Stored data entries
- - - -

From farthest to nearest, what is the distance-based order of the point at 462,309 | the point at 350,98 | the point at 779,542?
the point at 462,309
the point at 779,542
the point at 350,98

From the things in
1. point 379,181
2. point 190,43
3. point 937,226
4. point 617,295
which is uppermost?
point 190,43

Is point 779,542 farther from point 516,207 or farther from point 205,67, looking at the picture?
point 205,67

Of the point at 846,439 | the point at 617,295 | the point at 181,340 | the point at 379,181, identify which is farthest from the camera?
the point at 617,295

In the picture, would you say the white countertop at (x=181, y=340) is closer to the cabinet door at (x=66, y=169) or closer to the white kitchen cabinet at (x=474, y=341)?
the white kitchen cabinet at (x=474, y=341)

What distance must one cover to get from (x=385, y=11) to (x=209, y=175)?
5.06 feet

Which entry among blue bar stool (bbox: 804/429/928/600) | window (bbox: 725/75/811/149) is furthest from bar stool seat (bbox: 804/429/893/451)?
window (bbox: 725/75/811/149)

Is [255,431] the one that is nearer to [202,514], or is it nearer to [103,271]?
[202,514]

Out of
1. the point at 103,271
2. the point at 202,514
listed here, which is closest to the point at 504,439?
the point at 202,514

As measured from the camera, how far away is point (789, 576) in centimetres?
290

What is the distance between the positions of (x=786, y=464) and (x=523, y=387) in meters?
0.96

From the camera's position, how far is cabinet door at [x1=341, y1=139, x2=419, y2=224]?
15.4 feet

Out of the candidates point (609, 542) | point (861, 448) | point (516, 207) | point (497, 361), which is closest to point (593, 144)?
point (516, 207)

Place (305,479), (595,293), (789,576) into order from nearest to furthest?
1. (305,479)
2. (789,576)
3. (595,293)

- - - -

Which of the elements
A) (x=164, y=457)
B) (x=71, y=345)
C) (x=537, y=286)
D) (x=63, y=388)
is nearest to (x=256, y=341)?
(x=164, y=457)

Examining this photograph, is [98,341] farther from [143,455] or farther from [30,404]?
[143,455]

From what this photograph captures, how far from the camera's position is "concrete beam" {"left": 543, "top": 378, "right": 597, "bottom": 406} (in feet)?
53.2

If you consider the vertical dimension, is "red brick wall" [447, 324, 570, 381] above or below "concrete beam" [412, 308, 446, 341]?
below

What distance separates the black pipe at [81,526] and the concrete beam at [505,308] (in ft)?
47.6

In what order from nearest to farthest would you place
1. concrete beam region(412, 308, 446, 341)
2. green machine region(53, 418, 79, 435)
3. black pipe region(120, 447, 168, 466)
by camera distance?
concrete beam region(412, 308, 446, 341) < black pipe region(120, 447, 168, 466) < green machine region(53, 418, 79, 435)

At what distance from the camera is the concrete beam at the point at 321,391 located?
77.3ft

- - - -

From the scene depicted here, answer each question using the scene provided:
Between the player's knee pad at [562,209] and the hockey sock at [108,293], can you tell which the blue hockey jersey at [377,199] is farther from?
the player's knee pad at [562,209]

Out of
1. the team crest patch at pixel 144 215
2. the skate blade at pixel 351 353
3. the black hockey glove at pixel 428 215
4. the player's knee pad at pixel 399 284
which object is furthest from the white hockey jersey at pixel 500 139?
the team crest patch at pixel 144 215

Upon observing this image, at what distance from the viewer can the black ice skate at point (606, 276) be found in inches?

- - - -

▸ **What you have to do**
Copy out, unchanged, the lines running from the one containing "As measured from" through the one containing "3. (595,293)", inclusive.

▸ **The output**
As measured from the camera, how far away is point (789, 576) in centimetres?
290

What is the distance between the positions of (x=786, y=464) and (x=523, y=387) in meters?
0.96

From the camera's position, how far is cabinet door at [x1=341, y1=139, x2=419, y2=224]?
15.4 feet

Out of the candidates point (609, 542) | point (861, 448) | point (516, 207) | point (497, 361), which is closest to point (593, 144)?
point (516, 207)

Place (305,479), (595,293), (789,576) into order from nearest to furthest?
1. (305,479)
2. (789,576)
3. (595,293)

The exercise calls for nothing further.